Stored data entries:
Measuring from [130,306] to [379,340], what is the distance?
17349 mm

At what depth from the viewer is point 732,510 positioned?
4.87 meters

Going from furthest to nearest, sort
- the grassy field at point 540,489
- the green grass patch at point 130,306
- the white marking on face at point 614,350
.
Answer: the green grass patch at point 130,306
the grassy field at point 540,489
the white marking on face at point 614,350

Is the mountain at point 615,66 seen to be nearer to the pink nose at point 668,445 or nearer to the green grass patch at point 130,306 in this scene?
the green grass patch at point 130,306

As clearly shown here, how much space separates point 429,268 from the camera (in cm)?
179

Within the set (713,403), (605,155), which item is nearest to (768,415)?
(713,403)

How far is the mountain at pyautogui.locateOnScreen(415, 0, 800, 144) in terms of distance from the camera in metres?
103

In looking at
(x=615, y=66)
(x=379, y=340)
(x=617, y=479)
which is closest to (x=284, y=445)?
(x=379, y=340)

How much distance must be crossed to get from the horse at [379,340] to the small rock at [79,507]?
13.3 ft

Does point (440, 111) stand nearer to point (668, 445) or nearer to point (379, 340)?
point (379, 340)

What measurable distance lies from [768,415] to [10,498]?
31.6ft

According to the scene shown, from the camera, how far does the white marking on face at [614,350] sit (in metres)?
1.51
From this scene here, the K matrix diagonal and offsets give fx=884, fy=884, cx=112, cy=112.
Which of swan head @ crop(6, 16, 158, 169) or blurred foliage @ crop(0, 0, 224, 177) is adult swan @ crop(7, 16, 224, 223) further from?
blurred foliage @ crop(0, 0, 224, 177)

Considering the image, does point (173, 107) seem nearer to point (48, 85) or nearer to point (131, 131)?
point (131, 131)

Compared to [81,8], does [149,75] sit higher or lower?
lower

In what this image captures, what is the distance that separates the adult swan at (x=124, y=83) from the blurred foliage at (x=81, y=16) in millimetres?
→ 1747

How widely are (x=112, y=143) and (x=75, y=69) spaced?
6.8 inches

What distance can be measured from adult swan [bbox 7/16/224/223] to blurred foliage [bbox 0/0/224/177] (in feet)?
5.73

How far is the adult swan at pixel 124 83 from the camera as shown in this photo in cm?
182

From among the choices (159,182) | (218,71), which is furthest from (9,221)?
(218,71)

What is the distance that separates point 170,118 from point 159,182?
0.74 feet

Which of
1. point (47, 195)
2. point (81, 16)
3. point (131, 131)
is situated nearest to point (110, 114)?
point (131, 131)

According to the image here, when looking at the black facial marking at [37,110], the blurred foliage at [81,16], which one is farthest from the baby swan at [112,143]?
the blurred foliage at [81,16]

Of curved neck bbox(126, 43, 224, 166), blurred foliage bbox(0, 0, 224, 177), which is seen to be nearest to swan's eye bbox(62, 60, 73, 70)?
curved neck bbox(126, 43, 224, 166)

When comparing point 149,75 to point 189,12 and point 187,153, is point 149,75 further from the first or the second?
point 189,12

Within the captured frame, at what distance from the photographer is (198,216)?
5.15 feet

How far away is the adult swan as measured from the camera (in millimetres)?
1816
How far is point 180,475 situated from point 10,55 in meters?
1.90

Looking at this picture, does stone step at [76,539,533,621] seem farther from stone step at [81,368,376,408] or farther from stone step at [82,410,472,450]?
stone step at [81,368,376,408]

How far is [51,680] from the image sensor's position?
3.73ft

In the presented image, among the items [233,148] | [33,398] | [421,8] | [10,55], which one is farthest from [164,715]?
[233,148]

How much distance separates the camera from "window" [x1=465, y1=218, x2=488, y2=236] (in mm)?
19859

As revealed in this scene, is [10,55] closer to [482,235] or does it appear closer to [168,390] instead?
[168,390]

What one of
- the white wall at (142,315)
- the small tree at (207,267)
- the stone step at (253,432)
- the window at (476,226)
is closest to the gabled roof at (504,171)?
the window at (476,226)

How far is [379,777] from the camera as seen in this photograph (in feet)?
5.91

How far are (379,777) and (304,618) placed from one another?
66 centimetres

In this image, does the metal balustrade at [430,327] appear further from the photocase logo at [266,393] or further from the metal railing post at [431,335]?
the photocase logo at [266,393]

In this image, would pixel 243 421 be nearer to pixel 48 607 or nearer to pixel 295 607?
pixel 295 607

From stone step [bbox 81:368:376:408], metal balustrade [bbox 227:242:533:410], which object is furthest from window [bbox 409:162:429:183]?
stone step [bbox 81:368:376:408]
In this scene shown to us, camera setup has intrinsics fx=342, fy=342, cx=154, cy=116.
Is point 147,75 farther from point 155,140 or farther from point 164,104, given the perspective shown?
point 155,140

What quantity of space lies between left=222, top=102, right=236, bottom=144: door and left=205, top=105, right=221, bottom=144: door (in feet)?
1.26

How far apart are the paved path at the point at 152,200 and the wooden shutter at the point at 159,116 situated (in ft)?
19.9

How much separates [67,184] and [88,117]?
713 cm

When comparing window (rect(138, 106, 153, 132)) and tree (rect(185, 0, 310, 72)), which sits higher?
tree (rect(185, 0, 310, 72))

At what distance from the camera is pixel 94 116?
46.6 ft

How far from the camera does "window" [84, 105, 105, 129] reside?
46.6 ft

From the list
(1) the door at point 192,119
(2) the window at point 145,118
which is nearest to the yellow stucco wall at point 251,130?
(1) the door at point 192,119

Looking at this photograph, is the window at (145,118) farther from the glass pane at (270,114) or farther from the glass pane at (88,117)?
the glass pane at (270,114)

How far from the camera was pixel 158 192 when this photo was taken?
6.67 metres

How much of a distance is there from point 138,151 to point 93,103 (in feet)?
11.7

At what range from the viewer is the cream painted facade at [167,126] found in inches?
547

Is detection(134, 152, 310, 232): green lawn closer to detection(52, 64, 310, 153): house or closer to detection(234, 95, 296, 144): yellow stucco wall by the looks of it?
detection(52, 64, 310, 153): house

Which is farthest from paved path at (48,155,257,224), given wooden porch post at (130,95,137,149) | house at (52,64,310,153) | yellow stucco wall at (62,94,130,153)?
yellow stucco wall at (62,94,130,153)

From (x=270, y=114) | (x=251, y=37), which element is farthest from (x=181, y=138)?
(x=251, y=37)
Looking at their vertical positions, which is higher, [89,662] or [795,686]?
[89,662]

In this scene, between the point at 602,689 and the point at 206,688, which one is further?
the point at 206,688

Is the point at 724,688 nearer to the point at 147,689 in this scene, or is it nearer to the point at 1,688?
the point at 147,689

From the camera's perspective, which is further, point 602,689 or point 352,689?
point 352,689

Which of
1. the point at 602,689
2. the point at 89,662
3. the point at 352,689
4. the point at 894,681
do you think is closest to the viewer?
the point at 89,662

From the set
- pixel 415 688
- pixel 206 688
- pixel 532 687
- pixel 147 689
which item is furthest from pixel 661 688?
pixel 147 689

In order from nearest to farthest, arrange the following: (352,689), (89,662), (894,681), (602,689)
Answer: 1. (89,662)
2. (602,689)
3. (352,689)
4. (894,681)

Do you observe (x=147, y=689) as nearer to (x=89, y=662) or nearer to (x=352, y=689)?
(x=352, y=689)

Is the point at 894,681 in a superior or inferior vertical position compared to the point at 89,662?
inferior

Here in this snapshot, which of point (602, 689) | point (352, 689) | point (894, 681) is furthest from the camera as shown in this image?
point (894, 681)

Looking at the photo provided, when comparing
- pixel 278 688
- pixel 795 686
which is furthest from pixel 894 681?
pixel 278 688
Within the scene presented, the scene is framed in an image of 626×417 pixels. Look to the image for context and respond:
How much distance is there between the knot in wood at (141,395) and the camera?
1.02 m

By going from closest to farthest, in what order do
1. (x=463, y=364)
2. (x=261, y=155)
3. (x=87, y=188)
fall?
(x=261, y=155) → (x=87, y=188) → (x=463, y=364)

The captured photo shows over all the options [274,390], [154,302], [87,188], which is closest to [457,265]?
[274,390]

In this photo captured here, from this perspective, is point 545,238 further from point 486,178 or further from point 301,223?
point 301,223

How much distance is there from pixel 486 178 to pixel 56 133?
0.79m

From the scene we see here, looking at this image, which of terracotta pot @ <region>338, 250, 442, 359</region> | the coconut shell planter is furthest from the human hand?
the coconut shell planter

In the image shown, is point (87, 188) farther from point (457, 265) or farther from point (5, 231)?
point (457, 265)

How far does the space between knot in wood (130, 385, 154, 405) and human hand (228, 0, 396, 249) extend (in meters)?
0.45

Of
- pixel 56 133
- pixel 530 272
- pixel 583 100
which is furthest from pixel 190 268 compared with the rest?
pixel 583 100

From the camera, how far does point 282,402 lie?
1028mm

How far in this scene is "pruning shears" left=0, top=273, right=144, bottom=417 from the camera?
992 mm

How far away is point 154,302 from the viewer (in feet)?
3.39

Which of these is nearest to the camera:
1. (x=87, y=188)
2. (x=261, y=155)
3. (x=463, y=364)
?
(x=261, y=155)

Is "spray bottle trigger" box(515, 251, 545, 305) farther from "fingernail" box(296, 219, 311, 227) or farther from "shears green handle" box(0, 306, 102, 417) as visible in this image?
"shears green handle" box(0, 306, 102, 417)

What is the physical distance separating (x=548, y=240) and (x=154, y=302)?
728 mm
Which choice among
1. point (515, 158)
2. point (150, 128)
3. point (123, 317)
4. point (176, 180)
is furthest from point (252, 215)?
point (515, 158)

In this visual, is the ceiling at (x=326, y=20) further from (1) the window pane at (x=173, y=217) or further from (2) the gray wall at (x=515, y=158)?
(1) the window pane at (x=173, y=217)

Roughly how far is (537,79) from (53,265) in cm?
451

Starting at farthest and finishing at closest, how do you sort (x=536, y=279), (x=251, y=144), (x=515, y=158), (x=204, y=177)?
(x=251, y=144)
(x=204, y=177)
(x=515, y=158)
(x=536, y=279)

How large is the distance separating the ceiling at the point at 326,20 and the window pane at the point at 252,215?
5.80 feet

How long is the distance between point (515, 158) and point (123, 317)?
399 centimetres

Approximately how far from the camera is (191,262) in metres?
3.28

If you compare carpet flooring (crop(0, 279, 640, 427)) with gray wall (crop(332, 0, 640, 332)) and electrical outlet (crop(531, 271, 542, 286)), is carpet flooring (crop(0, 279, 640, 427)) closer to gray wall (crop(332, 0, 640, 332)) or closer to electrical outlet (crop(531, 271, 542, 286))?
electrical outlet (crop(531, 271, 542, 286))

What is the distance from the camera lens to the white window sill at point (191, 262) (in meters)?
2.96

- _PROBLEM STATEMENT_: Reproduce the records verbatim, from the line containing "How far away is point" through the final line of the records, both ends included.

- _OUTPUT_:
How far away is point 154,302 from the viewer (in feet)?
3.39

Which of these is nearest to the camera:
1. (x=87, y=188)
2. (x=261, y=155)
3. (x=463, y=364)
?
(x=261, y=155)

Is "spray bottle trigger" box(515, 251, 545, 305) farther from "fingernail" box(296, 219, 311, 227) or farther from "shears green handle" box(0, 306, 102, 417) as visible in this image?
"shears green handle" box(0, 306, 102, 417)

What is the physical distance separating (x=548, y=240) and (x=154, y=302)?
728 mm
Which choice among
1. point (515, 158)
2. point (150, 128)
3. point (123, 317)
4. point (176, 180)
is furthest from point (252, 215)?
point (515, 158)

In this visual, is the ceiling at (x=326, y=20) further from (1) the window pane at (x=173, y=217) or further from (2) the gray wall at (x=515, y=158)?
(1) the window pane at (x=173, y=217)

Roughly how far is (537,79) from (53,265) in cm?
451

Starting at farthest and finishing at closest, how do you sort (x=536, y=279), (x=251, y=144), (x=515, y=158), (x=204, y=177)?
(x=251, y=144)
(x=204, y=177)
(x=515, y=158)
(x=536, y=279)

How large is the distance separating the ceiling at the point at 326,20 and the window pane at the point at 252,215?
5.80 feet

How long is the distance between point (515, 158) and point (123, 317)?
399 centimetres

Approximately how far from the camera is (191,262) in metres?
3.28

If you compare carpet flooring (crop(0, 279, 640, 427)) with gray wall (crop(332, 0, 640, 332)) and electrical outlet (crop(531, 271, 542, 286)), is carpet flooring (crop(0, 279, 640, 427)) closer to gray wall (crop(332, 0, 640, 332)) or closer to electrical outlet (crop(531, 271, 542, 286))?
electrical outlet (crop(531, 271, 542, 286))

What is the distance from the camera lens to the white window sill at point (191, 262) (in meters)?
2.96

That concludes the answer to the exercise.